TO: Douglas Chapman MP, National Treasurer, SNP
DATE: 8 January 2021
Also sent by email
Congratulations on your recent election as the SNP’s treasurer. You may or may not be aware that in October 2020 this site asked your predecessor in the role, Colin Beattie, some questions on the subject of the supposedly “ring-fenced” indyref fighting fund that was created by donations to two separate fundraisers in previous years – referred to collectively by the party as the Referendum Appeal Fund or RAF.
We did so on behalf of numerous SNP members and non-members who had donated to the two appeals and were concerned as to the whereabouts of the monies.
No meaningful reply was received either by Wings or several individual donors who also contacted Mr Beattie asking the same questions, and a number of those people (as well as some of your elected colleagues) have asked us to put the same questions to you publicly, now that you’ve had a few weeks to settle into your new position and are understood to be interested in finding the answers.
The first question is a simple one, and were the proposal it contains adopted it would render all the others moot and draw the matter to an immediate and highly satisfactory conclusion, so I hope this will only take a minute.

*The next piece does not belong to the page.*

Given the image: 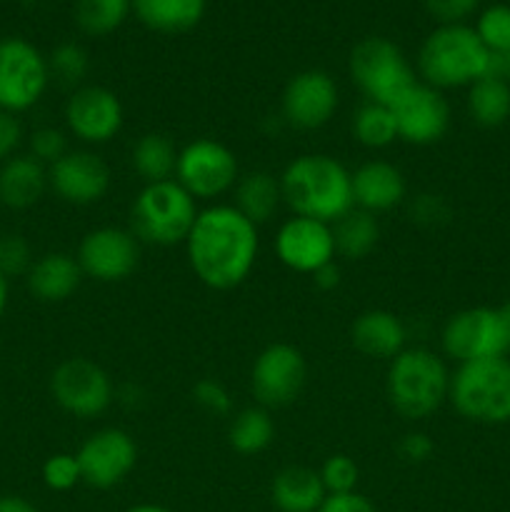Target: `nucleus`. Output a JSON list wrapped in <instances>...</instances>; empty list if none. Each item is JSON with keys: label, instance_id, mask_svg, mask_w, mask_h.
<instances>
[{"label": "nucleus", "instance_id": "nucleus-1", "mask_svg": "<svg viewBox=\"0 0 510 512\" xmlns=\"http://www.w3.org/2000/svg\"><path fill=\"white\" fill-rule=\"evenodd\" d=\"M258 248V225L225 203L200 210L185 240L195 278L213 290H233L245 283L258 260Z\"/></svg>", "mask_w": 510, "mask_h": 512}, {"label": "nucleus", "instance_id": "nucleus-2", "mask_svg": "<svg viewBox=\"0 0 510 512\" xmlns=\"http://www.w3.org/2000/svg\"><path fill=\"white\" fill-rule=\"evenodd\" d=\"M283 203L303 218L333 225L353 203V173L325 153H305L290 160L280 175Z\"/></svg>", "mask_w": 510, "mask_h": 512}, {"label": "nucleus", "instance_id": "nucleus-3", "mask_svg": "<svg viewBox=\"0 0 510 512\" xmlns=\"http://www.w3.org/2000/svg\"><path fill=\"white\" fill-rule=\"evenodd\" d=\"M490 50L468 25H440L425 38L418 53V73L435 90L470 88L488 75Z\"/></svg>", "mask_w": 510, "mask_h": 512}, {"label": "nucleus", "instance_id": "nucleus-4", "mask_svg": "<svg viewBox=\"0 0 510 512\" xmlns=\"http://www.w3.org/2000/svg\"><path fill=\"white\" fill-rule=\"evenodd\" d=\"M385 390L395 413L405 420H425L448 400L450 370L433 350L405 348L390 360Z\"/></svg>", "mask_w": 510, "mask_h": 512}, {"label": "nucleus", "instance_id": "nucleus-5", "mask_svg": "<svg viewBox=\"0 0 510 512\" xmlns=\"http://www.w3.org/2000/svg\"><path fill=\"white\" fill-rule=\"evenodd\" d=\"M198 213V200L178 180L143 185L130 205V233L160 248L185 245Z\"/></svg>", "mask_w": 510, "mask_h": 512}, {"label": "nucleus", "instance_id": "nucleus-6", "mask_svg": "<svg viewBox=\"0 0 510 512\" xmlns=\"http://www.w3.org/2000/svg\"><path fill=\"white\" fill-rule=\"evenodd\" d=\"M450 405L470 423H510V358L473 360L450 373Z\"/></svg>", "mask_w": 510, "mask_h": 512}, {"label": "nucleus", "instance_id": "nucleus-7", "mask_svg": "<svg viewBox=\"0 0 510 512\" xmlns=\"http://www.w3.org/2000/svg\"><path fill=\"white\" fill-rule=\"evenodd\" d=\"M350 78L370 103L393 105L405 90L418 83L413 65L403 50L388 38H365L353 48L348 60Z\"/></svg>", "mask_w": 510, "mask_h": 512}, {"label": "nucleus", "instance_id": "nucleus-8", "mask_svg": "<svg viewBox=\"0 0 510 512\" xmlns=\"http://www.w3.org/2000/svg\"><path fill=\"white\" fill-rule=\"evenodd\" d=\"M48 83V58L30 40H0V110L25 113L40 103Z\"/></svg>", "mask_w": 510, "mask_h": 512}, {"label": "nucleus", "instance_id": "nucleus-9", "mask_svg": "<svg viewBox=\"0 0 510 512\" xmlns=\"http://www.w3.org/2000/svg\"><path fill=\"white\" fill-rule=\"evenodd\" d=\"M50 395L73 418L93 420L113 405L115 385L95 360L68 358L50 375Z\"/></svg>", "mask_w": 510, "mask_h": 512}, {"label": "nucleus", "instance_id": "nucleus-10", "mask_svg": "<svg viewBox=\"0 0 510 512\" xmlns=\"http://www.w3.org/2000/svg\"><path fill=\"white\" fill-rule=\"evenodd\" d=\"M175 180L195 200H215L235 188L240 168L228 145L213 138H195L180 148Z\"/></svg>", "mask_w": 510, "mask_h": 512}, {"label": "nucleus", "instance_id": "nucleus-11", "mask_svg": "<svg viewBox=\"0 0 510 512\" xmlns=\"http://www.w3.org/2000/svg\"><path fill=\"white\" fill-rule=\"evenodd\" d=\"M440 345L443 353L458 365L503 358L510 353L498 308H468L450 315L440 333Z\"/></svg>", "mask_w": 510, "mask_h": 512}, {"label": "nucleus", "instance_id": "nucleus-12", "mask_svg": "<svg viewBox=\"0 0 510 512\" xmlns=\"http://www.w3.org/2000/svg\"><path fill=\"white\" fill-rule=\"evenodd\" d=\"M308 365L303 353L290 343L263 348L250 368V390L263 408H285L303 393Z\"/></svg>", "mask_w": 510, "mask_h": 512}, {"label": "nucleus", "instance_id": "nucleus-13", "mask_svg": "<svg viewBox=\"0 0 510 512\" xmlns=\"http://www.w3.org/2000/svg\"><path fill=\"white\" fill-rule=\"evenodd\" d=\"M75 260L85 278L98 283H120L138 268L140 240L130 233V228L103 225L83 235Z\"/></svg>", "mask_w": 510, "mask_h": 512}, {"label": "nucleus", "instance_id": "nucleus-14", "mask_svg": "<svg viewBox=\"0 0 510 512\" xmlns=\"http://www.w3.org/2000/svg\"><path fill=\"white\" fill-rule=\"evenodd\" d=\"M83 483L90 488L108 490L123 483L138 463V445L123 428H103L88 435L75 453Z\"/></svg>", "mask_w": 510, "mask_h": 512}, {"label": "nucleus", "instance_id": "nucleus-15", "mask_svg": "<svg viewBox=\"0 0 510 512\" xmlns=\"http://www.w3.org/2000/svg\"><path fill=\"white\" fill-rule=\"evenodd\" d=\"M125 110L103 85H80L65 103V125L85 145H105L123 130Z\"/></svg>", "mask_w": 510, "mask_h": 512}, {"label": "nucleus", "instance_id": "nucleus-16", "mask_svg": "<svg viewBox=\"0 0 510 512\" xmlns=\"http://www.w3.org/2000/svg\"><path fill=\"white\" fill-rule=\"evenodd\" d=\"M275 255L285 268L295 273L313 275L325 265L335 263L333 225L315 218L293 215L285 220L275 235Z\"/></svg>", "mask_w": 510, "mask_h": 512}, {"label": "nucleus", "instance_id": "nucleus-17", "mask_svg": "<svg viewBox=\"0 0 510 512\" xmlns=\"http://www.w3.org/2000/svg\"><path fill=\"white\" fill-rule=\"evenodd\" d=\"M395 128L398 140L410 145H433L448 133L450 128V105L443 90H435L425 83H415L405 90L393 105Z\"/></svg>", "mask_w": 510, "mask_h": 512}, {"label": "nucleus", "instance_id": "nucleus-18", "mask_svg": "<svg viewBox=\"0 0 510 512\" xmlns=\"http://www.w3.org/2000/svg\"><path fill=\"white\" fill-rule=\"evenodd\" d=\"M338 110V85L323 70L293 75L283 90V120L298 130H318Z\"/></svg>", "mask_w": 510, "mask_h": 512}, {"label": "nucleus", "instance_id": "nucleus-19", "mask_svg": "<svg viewBox=\"0 0 510 512\" xmlns=\"http://www.w3.org/2000/svg\"><path fill=\"white\" fill-rule=\"evenodd\" d=\"M48 185L70 205H93L110 190V168L93 150H68L48 168Z\"/></svg>", "mask_w": 510, "mask_h": 512}, {"label": "nucleus", "instance_id": "nucleus-20", "mask_svg": "<svg viewBox=\"0 0 510 512\" xmlns=\"http://www.w3.org/2000/svg\"><path fill=\"white\" fill-rule=\"evenodd\" d=\"M405 200V178L388 160H368L353 173L355 208L378 215L398 208Z\"/></svg>", "mask_w": 510, "mask_h": 512}, {"label": "nucleus", "instance_id": "nucleus-21", "mask_svg": "<svg viewBox=\"0 0 510 512\" xmlns=\"http://www.w3.org/2000/svg\"><path fill=\"white\" fill-rule=\"evenodd\" d=\"M350 340H353L355 350L368 358L393 360L405 350L408 330H405L403 320L390 310H365L355 318L353 328H350Z\"/></svg>", "mask_w": 510, "mask_h": 512}, {"label": "nucleus", "instance_id": "nucleus-22", "mask_svg": "<svg viewBox=\"0 0 510 512\" xmlns=\"http://www.w3.org/2000/svg\"><path fill=\"white\" fill-rule=\"evenodd\" d=\"M48 188V168L33 155H13L0 165V203L5 208H33Z\"/></svg>", "mask_w": 510, "mask_h": 512}, {"label": "nucleus", "instance_id": "nucleus-23", "mask_svg": "<svg viewBox=\"0 0 510 512\" xmlns=\"http://www.w3.org/2000/svg\"><path fill=\"white\" fill-rule=\"evenodd\" d=\"M83 270H80L75 255L68 253H48L33 263L25 280L33 298L40 303H63L83 283Z\"/></svg>", "mask_w": 510, "mask_h": 512}, {"label": "nucleus", "instance_id": "nucleus-24", "mask_svg": "<svg viewBox=\"0 0 510 512\" xmlns=\"http://www.w3.org/2000/svg\"><path fill=\"white\" fill-rule=\"evenodd\" d=\"M270 495L280 512H318L323 500L328 498L320 473L303 465L280 470L270 485Z\"/></svg>", "mask_w": 510, "mask_h": 512}, {"label": "nucleus", "instance_id": "nucleus-25", "mask_svg": "<svg viewBox=\"0 0 510 512\" xmlns=\"http://www.w3.org/2000/svg\"><path fill=\"white\" fill-rule=\"evenodd\" d=\"M130 10L155 33H188L203 20L205 0H130Z\"/></svg>", "mask_w": 510, "mask_h": 512}, {"label": "nucleus", "instance_id": "nucleus-26", "mask_svg": "<svg viewBox=\"0 0 510 512\" xmlns=\"http://www.w3.org/2000/svg\"><path fill=\"white\" fill-rule=\"evenodd\" d=\"M235 208L245 215L253 225H263L278 213L283 203V188L280 178L268 170H253L235 183Z\"/></svg>", "mask_w": 510, "mask_h": 512}, {"label": "nucleus", "instance_id": "nucleus-27", "mask_svg": "<svg viewBox=\"0 0 510 512\" xmlns=\"http://www.w3.org/2000/svg\"><path fill=\"white\" fill-rule=\"evenodd\" d=\"M178 153L180 150L175 148V143L168 135L145 133L133 145L130 163H133V170L143 178L145 185L163 183V180H175Z\"/></svg>", "mask_w": 510, "mask_h": 512}, {"label": "nucleus", "instance_id": "nucleus-28", "mask_svg": "<svg viewBox=\"0 0 510 512\" xmlns=\"http://www.w3.org/2000/svg\"><path fill=\"white\" fill-rule=\"evenodd\" d=\"M333 238L338 255L348 260H360L375 250L380 240V223L373 213L350 208L343 218L333 223Z\"/></svg>", "mask_w": 510, "mask_h": 512}, {"label": "nucleus", "instance_id": "nucleus-29", "mask_svg": "<svg viewBox=\"0 0 510 512\" xmlns=\"http://www.w3.org/2000/svg\"><path fill=\"white\" fill-rule=\"evenodd\" d=\"M468 115L480 128H500L510 118V83L483 75L468 88Z\"/></svg>", "mask_w": 510, "mask_h": 512}, {"label": "nucleus", "instance_id": "nucleus-30", "mask_svg": "<svg viewBox=\"0 0 510 512\" xmlns=\"http://www.w3.org/2000/svg\"><path fill=\"white\" fill-rule=\"evenodd\" d=\"M275 438V423L270 418V410L263 405L243 408L235 413L228 428V443L240 455H258L270 448Z\"/></svg>", "mask_w": 510, "mask_h": 512}, {"label": "nucleus", "instance_id": "nucleus-31", "mask_svg": "<svg viewBox=\"0 0 510 512\" xmlns=\"http://www.w3.org/2000/svg\"><path fill=\"white\" fill-rule=\"evenodd\" d=\"M353 138L358 140L363 148L370 150H380L393 145L395 140H398V128H395V118L390 105L365 100L353 115Z\"/></svg>", "mask_w": 510, "mask_h": 512}, {"label": "nucleus", "instance_id": "nucleus-32", "mask_svg": "<svg viewBox=\"0 0 510 512\" xmlns=\"http://www.w3.org/2000/svg\"><path fill=\"white\" fill-rule=\"evenodd\" d=\"M130 13V0H78L75 5V20L83 33L108 35L123 25Z\"/></svg>", "mask_w": 510, "mask_h": 512}, {"label": "nucleus", "instance_id": "nucleus-33", "mask_svg": "<svg viewBox=\"0 0 510 512\" xmlns=\"http://www.w3.org/2000/svg\"><path fill=\"white\" fill-rule=\"evenodd\" d=\"M88 68L90 58L83 45L78 43H60L48 58L50 78H55L65 88H80L85 75H88Z\"/></svg>", "mask_w": 510, "mask_h": 512}, {"label": "nucleus", "instance_id": "nucleus-34", "mask_svg": "<svg viewBox=\"0 0 510 512\" xmlns=\"http://www.w3.org/2000/svg\"><path fill=\"white\" fill-rule=\"evenodd\" d=\"M475 33L490 53H503L510 48V5L495 3L480 13Z\"/></svg>", "mask_w": 510, "mask_h": 512}, {"label": "nucleus", "instance_id": "nucleus-35", "mask_svg": "<svg viewBox=\"0 0 510 512\" xmlns=\"http://www.w3.org/2000/svg\"><path fill=\"white\" fill-rule=\"evenodd\" d=\"M33 250L28 240L18 233L0 235V275L5 280L25 278L28 270L33 268Z\"/></svg>", "mask_w": 510, "mask_h": 512}, {"label": "nucleus", "instance_id": "nucleus-36", "mask_svg": "<svg viewBox=\"0 0 510 512\" xmlns=\"http://www.w3.org/2000/svg\"><path fill=\"white\" fill-rule=\"evenodd\" d=\"M318 473L325 485V493L340 495V493H355L360 470L358 465H355V460L348 458V455H330Z\"/></svg>", "mask_w": 510, "mask_h": 512}, {"label": "nucleus", "instance_id": "nucleus-37", "mask_svg": "<svg viewBox=\"0 0 510 512\" xmlns=\"http://www.w3.org/2000/svg\"><path fill=\"white\" fill-rule=\"evenodd\" d=\"M43 480L50 490L55 493H65V490H73L75 485L83 483V475H80L78 458L70 453H58L50 455L43 465Z\"/></svg>", "mask_w": 510, "mask_h": 512}, {"label": "nucleus", "instance_id": "nucleus-38", "mask_svg": "<svg viewBox=\"0 0 510 512\" xmlns=\"http://www.w3.org/2000/svg\"><path fill=\"white\" fill-rule=\"evenodd\" d=\"M28 145H30L28 155H33V158L38 160V163H43L45 168H50L55 160H60L70 150L68 138H65L63 130L50 128V125L33 130V133H30Z\"/></svg>", "mask_w": 510, "mask_h": 512}, {"label": "nucleus", "instance_id": "nucleus-39", "mask_svg": "<svg viewBox=\"0 0 510 512\" xmlns=\"http://www.w3.org/2000/svg\"><path fill=\"white\" fill-rule=\"evenodd\" d=\"M193 400L210 415H220V418H223V415L233 413V398H230L228 388H225L220 380H198L193 388Z\"/></svg>", "mask_w": 510, "mask_h": 512}, {"label": "nucleus", "instance_id": "nucleus-40", "mask_svg": "<svg viewBox=\"0 0 510 512\" xmlns=\"http://www.w3.org/2000/svg\"><path fill=\"white\" fill-rule=\"evenodd\" d=\"M480 0H425V8L440 25H458L475 13Z\"/></svg>", "mask_w": 510, "mask_h": 512}, {"label": "nucleus", "instance_id": "nucleus-41", "mask_svg": "<svg viewBox=\"0 0 510 512\" xmlns=\"http://www.w3.org/2000/svg\"><path fill=\"white\" fill-rule=\"evenodd\" d=\"M20 143H23V125L18 115L0 110V165L18 155Z\"/></svg>", "mask_w": 510, "mask_h": 512}, {"label": "nucleus", "instance_id": "nucleus-42", "mask_svg": "<svg viewBox=\"0 0 510 512\" xmlns=\"http://www.w3.org/2000/svg\"><path fill=\"white\" fill-rule=\"evenodd\" d=\"M410 215L420 225H438L440 220L448 218V205L438 195L423 193L410 203Z\"/></svg>", "mask_w": 510, "mask_h": 512}, {"label": "nucleus", "instance_id": "nucleus-43", "mask_svg": "<svg viewBox=\"0 0 510 512\" xmlns=\"http://www.w3.org/2000/svg\"><path fill=\"white\" fill-rule=\"evenodd\" d=\"M318 512H378L365 495L360 493H340L328 495Z\"/></svg>", "mask_w": 510, "mask_h": 512}, {"label": "nucleus", "instance_id": "nucleus-44", "mask_svg": "<svg viewBox=\"0 0 510 512\" xmlns=\"http://www.w3.org/2000/svg\"><path fill=\"white\" fill-rule=\"evenodd\" d=\"M398 450L405 460H410V463H425V460L433 455L435 443L430 440L428 433H408L400 440Z\"/></svg>", "mask_w": 510, "mask_h": 512}, {"label": "nucleus", "instance_id": "nucleus-45", "mask_svg": "<svg viewBox=\"0 0 510 512\" xmlns=\"http://www.w3.org/2000/svg\"><path fill=\"white\" fill-rule=\"evenodd\" d=\"M313 283L318 285L320 290H333L338 288L340 283V268L335 263L325 265V268H320L318 273H313Z\"/></svg>", "mask_w": 510, "mask_h": 512}, {"label": "nucleus", "instance_id": "nucleus-46", "mask_svg": "<svg viewBox=\"0 0 510 512\" xmlns=\"http://www.w3.org/2000/svg\"><path fill=\"white\" fill-rule=\"evenodd\" d=\"M488 75H495V78L510 83V48L503 50V53H490Z\"/></svg>", "mask_w": 510, "mask_h": 512}, {"label": "nucleus", "instance_id": "nucleus-47", "mask_svg": "<svg viewBox=\"0 0 510 512\" xmlns=\"http://www.w3.org/2000/svg\"><path fill=\"white\" fill-rule=\"evenodd\" d=\"M0 512H38L33 503H28L25 498H18V495H3L0 498Z\"/></svg>", "mask_w": 510, "mask_h": 512}, {"label": "nucleus", "instance_id": "nucleus-48", "mask_svg": "<svg viewBox=\"0 0 510 512\" xmlns=\"http://www.w3.org/2000/svg\"><path fill=\"white\" fill-rule=\"evenodd\" d=\"M498 313H500V320H503V328H505V335H508V345H510V300H505L503 305H498Z\"/></svg>", "mask_w": 510, "mask_h": 512}, {"label": "nucleus", "instance_id": "nucleus-49", "mask_svg": "<svg viewBox=\"0 0 510 512\" xmlns=\"http://www.w3.org/2000/svg\"><path fill=\"white\" fill-rule=\"evenodd\" d=\"M5 308H8V280L0 275V318H3Z\"/></svg>", "mask_w": 510, "mask_h": 512}, {"label": "nucleus", "instance_id": "nucleus-50", "mask_svg": "<svg viewBox=\"0 0 510 512\" xmlns=\"http://www.w3.org/2000/svg\"><path fill=\"white\" fill-rule=\"evenodd\" d=\"M123 512H170V510L163 508V505H133V508Z\"/></svg>", "mask_w": 510, "mask_h": 512}]
</instances>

To avoid any future confusion, why doesn’t the SNP simply transfer the entire RAF to the account of Yes Scotland, and divert any future donations through the yes.scot website to the company’s account rather than the SNP’s?
This would provide a visible separation between referendum funds and SNP political funds. Anyone whose primary interest was independence could donate money to Yes Scotland through the yes.scot site for that purpose, while anyone chiefly motivated by Queer Theory, thoughtcrime, stopping people from getting two-for-one pizzas and imprisoning former First Ministers for crimes they didn’t commit could donate to the SNP through its own existing donations page, located here.
There would be no reason for any noticeable admin costs – Yes Scotland would have only one source of income (donations), no outgoings (until such times as the imminent second referendum, naturally), and Mr Martin’s only task would be to file a simple short statement of its account balance every year, which he has to do now anyway. It seems an obvious, elegant and complete solution.
Should the above proposal be inexplicably rejected, the following questions arise:
(2) If the RAF is indeed ring-fenced and available for use “at a moment’s notice”, why does the SNP not simply denote it as such in the accounts and avoid all this confusion and bad feeling, as suggested by SNP councillor Chris McEleny?
(3) Why, for that matter, does it not publish it as a live running total on the yes.scot site, as it did with the 2017 ref.scot fundraiser? Is there a reason it should be secret? Surely it would boost the morale of the entire Yes movement to know beyond any doubt that it had a healthy fighting fund ready for instant deployment.
(4) How did the money in the RAF come to be “woven through” the accounts in various unexplained places, given that it all comes from only two sources – the 2017 ref.scot fundraiser and the 2019-present day yes.scot one – and the SNP apparently knows to the exact pound how much is in it? Why would all of those funds not be recorded under the same category?
(5) The yes.scot website used to state that all donations would be used to produce a book called “An Independent Scotland: Household Guide”, to be distributed to every household in Scotland. It now contains simply a generic statement that donations will be used to provide “Yes campaigners” with “materials”.
Which, if either, of these things is now the case?
(6) Are all donations through yes.scot still being directed to the RAF? If so, which area of the SNP’s accounts would they be included under? Donations? Prepayments? Some other? If they’re NOT being directed to the RAF, on what date did this change?
(7) What was the balance of the RAF on 31 December 2017, 31 December 2018, 31 December 2019 and 31 December 2020?
(8) The SNP’s total net current assets according to the 2019 accounts are just under £272,000. How then can the party claim to have a fund of almost £600,000 available to spend “at a moment’s notice”? Is it being held “off the books” in some way? Or is it in the form of some sort of loan or overdraft facility? And if the latter, what has the actual real money given by donors been spent on?
(9) Given that questions were being asked about this money as far back as January 2019, allowing the matter to have now festered damagingly for almost a year, can we hope for a more transparent approach from you than from your predecessor, and if so, how soon might we expect some answers? What actions have you taken so far?
On behalf of your concerned members and donors, I look forward to your response.